MANILA, Philippines (AP) Evacuees who sheltered at a school in a badly flooded suburb of the Philippine capital were told Friday to return to their homes. Luzviminda Limas worried where her family would sleep. Her home is a 24-square-meter (258 square-foot) box that has a rough concrete floor and a tin roof, with no ceiling. The lower half of its walls is made of flimsy cinder blocks and the upper half of warped cardboard and tarpaulin. The Marikina River, normally about 200 meters (yards) from her house, was swelled by torrential monsoon rains, and the water reached within centimeters (inches) under the roof of her house. It deposited thick mud half-knee deep as it receded early Thursday. A 54-year-old widow, Limas said the floods brought back memories of the 2009 deluge when she was huddled under an umbrella with one of her daughters and her 4-month-old grandson on the roof of a nearby day-care center as typhoon floodwaters destroyed her home. When the water rose early this week, Limas hustled her family to the same elementary school in Nangka village where they had found emergency shelter in 2009. More than 7,000 evacuees sheltered at the Nangka Elementary School in Marikina City during the recent floods, which submerged more than half of the sprawling capital at the peak. But principal Marciana de Guzman said they were told to leave so the school could be prepared for the resumption of classes next week.
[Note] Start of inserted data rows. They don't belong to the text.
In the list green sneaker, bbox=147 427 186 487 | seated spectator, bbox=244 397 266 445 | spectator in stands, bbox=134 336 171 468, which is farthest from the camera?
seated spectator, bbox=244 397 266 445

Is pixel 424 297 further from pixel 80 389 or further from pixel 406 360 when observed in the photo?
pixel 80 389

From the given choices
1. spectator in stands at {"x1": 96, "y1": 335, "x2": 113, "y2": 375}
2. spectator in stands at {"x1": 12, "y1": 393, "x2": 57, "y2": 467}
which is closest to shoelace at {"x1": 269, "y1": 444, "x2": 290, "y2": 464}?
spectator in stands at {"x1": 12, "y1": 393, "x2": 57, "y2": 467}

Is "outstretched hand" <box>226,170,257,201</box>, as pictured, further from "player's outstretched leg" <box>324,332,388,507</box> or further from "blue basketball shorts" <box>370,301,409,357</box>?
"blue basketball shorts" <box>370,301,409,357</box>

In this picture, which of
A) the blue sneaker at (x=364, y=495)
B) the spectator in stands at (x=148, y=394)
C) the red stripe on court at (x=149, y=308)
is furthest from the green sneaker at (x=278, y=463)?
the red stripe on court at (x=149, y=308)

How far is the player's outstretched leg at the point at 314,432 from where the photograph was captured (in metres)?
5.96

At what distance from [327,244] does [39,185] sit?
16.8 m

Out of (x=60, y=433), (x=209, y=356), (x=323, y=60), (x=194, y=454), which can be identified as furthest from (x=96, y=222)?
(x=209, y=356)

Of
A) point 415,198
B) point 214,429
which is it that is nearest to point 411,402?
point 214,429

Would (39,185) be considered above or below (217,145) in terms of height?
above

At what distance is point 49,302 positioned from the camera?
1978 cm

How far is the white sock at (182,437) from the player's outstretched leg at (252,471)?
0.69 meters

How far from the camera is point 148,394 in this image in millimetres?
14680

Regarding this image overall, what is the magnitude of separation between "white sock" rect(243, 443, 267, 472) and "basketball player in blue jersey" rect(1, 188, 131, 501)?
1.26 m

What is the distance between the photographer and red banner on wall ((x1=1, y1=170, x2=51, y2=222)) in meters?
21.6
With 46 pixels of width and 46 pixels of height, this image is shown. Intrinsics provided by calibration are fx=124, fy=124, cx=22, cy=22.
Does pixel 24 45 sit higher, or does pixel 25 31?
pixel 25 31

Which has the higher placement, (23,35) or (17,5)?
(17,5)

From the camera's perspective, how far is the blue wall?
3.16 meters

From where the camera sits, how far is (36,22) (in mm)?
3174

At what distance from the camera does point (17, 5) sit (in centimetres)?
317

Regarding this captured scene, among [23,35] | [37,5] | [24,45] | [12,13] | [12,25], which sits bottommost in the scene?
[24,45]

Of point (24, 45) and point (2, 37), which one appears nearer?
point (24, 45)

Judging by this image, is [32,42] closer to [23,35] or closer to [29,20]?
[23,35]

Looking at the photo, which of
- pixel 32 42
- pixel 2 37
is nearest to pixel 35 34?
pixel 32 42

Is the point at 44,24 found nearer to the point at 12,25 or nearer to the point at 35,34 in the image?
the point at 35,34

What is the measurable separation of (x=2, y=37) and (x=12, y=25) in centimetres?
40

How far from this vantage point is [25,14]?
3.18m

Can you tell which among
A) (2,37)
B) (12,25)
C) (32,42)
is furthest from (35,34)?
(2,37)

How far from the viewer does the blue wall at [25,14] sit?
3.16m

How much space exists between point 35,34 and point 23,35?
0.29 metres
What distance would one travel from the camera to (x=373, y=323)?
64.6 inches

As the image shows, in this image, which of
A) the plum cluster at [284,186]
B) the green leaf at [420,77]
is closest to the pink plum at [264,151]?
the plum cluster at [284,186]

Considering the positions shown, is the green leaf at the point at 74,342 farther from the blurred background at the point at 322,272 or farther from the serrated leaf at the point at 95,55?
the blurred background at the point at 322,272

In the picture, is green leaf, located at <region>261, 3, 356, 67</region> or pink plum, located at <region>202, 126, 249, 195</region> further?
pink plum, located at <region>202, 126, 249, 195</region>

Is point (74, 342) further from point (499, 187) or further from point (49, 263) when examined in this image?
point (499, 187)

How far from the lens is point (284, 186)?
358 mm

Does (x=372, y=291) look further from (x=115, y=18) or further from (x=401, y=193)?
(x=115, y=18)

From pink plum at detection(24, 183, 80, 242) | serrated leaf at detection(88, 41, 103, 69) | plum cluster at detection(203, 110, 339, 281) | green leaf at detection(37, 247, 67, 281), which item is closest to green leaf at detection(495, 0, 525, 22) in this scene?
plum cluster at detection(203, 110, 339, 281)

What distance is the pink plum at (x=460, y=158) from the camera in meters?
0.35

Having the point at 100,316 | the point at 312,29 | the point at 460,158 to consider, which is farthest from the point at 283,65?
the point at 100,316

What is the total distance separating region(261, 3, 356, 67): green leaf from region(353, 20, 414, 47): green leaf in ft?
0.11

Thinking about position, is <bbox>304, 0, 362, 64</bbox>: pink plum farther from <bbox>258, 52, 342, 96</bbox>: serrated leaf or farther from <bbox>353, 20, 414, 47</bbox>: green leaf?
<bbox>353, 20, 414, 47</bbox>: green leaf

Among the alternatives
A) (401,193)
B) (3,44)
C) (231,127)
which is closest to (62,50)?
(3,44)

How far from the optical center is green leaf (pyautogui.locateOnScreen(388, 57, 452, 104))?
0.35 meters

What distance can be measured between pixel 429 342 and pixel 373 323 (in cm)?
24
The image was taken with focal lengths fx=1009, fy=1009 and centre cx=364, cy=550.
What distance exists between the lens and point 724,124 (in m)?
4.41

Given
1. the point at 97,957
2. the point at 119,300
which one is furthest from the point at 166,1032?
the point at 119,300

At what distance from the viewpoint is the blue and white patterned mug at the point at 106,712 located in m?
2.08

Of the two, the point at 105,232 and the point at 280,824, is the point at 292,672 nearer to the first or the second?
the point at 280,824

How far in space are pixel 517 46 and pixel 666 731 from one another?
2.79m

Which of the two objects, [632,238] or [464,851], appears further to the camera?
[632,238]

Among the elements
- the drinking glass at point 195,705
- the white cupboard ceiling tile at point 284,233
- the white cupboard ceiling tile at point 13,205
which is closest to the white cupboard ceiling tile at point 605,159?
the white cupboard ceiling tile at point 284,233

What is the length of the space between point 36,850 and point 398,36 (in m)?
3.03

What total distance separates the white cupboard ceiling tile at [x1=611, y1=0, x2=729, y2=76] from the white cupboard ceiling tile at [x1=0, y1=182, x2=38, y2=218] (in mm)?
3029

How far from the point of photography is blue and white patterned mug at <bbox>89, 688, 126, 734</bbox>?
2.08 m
Limas works doing laundry and shares her home with her two unemployed daughters and their husbands one a mini-bus driver and the other a laborer who is currently out of work. Each of her daughters has two children, one only 8 months old. She worried where everyone would sleep on Friday night when they return home because everything was wet and muddy. Her daughter, Venice, was collecting cardboard boxes to use as sleeping mats. "I wish we could have a new home, one that has decent walls not made of cardboard," she said. "We have nowhere to go. If we had money, we will leave this place." Her community is a resettlement site for hundreds of poor families in Marikina, the "shoe capital" of the Philippines, said city council member Judy Magtubo. Magtubo said many of the shoemakers who lost their livelihood have not yet recovered from the devastation of the 2009 floods, which was then the worst flooding in the country in 40 years.

The torrential monsoon rains that lasted from Sunday through Wednesday forced than 360,000 in Manila and nearby provinces to flee their flooded homes and seek shelter in schools, churches and government buildings. At least 60 people died, many from drowning. Civil defense chief Benito Ramos said some evacuees have returned home but many others remain in the shelters because their houses have been destroyed. "They have no homes to return to, they have no food, they have no clothes except what they are wearing," he said. Residents using anything from shovels to pieces of plywood scraped the debris off the floors of their houses and the pavements and gathered them into mud-caked piles of garbage on the side of the street. "It's really an eyesore when we saw it from the helicopter," said civil defense chief Ramos. "There will be no more rescue. It's now 'Operation Cleanup.'" North of the city, rains still poured intermittently and a helicopter carrying President Benigno Aquino III had to land on an isolated portion of a highway early Friday when visibility became difficult, said his spokesman Ricky Carandang. No one was hurt and the presidential party proceeded by car to visit flood victims in his home province of Tarlac, Carandang said.